Please gather every line of the listing below that contains the string "bank", matching case exactly.
****
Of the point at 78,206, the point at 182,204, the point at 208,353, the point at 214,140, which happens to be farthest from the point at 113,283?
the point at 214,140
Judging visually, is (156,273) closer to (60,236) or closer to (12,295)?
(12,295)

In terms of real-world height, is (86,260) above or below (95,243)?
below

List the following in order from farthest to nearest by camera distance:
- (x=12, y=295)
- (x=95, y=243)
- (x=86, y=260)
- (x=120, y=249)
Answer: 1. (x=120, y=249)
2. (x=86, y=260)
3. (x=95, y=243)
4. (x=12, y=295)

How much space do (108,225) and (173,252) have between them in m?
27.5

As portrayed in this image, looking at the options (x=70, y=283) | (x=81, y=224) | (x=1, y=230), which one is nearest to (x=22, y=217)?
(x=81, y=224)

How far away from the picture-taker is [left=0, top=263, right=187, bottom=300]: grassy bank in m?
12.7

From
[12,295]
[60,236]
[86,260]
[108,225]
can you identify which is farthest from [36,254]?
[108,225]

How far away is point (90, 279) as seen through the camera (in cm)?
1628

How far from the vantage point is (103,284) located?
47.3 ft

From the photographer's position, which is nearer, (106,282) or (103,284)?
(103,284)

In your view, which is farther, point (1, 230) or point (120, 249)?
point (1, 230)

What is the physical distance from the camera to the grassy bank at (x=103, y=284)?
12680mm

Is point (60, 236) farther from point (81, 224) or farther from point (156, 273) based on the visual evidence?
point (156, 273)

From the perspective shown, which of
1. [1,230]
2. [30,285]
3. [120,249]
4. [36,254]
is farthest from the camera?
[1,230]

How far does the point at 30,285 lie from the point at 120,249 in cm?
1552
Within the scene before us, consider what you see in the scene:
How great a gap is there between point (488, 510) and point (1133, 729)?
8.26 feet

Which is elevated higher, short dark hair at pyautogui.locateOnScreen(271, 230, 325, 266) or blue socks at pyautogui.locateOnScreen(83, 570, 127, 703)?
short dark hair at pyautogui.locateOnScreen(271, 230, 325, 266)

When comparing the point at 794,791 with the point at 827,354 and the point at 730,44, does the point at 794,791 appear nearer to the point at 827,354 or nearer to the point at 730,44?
****
_Task solution_:
How far away from the picture-taker is [left=0, top=263, right=187, bottom=300]: grassy bank in m?
What is the physical distance from the camera to the grassy bank at (x=103, y=284)?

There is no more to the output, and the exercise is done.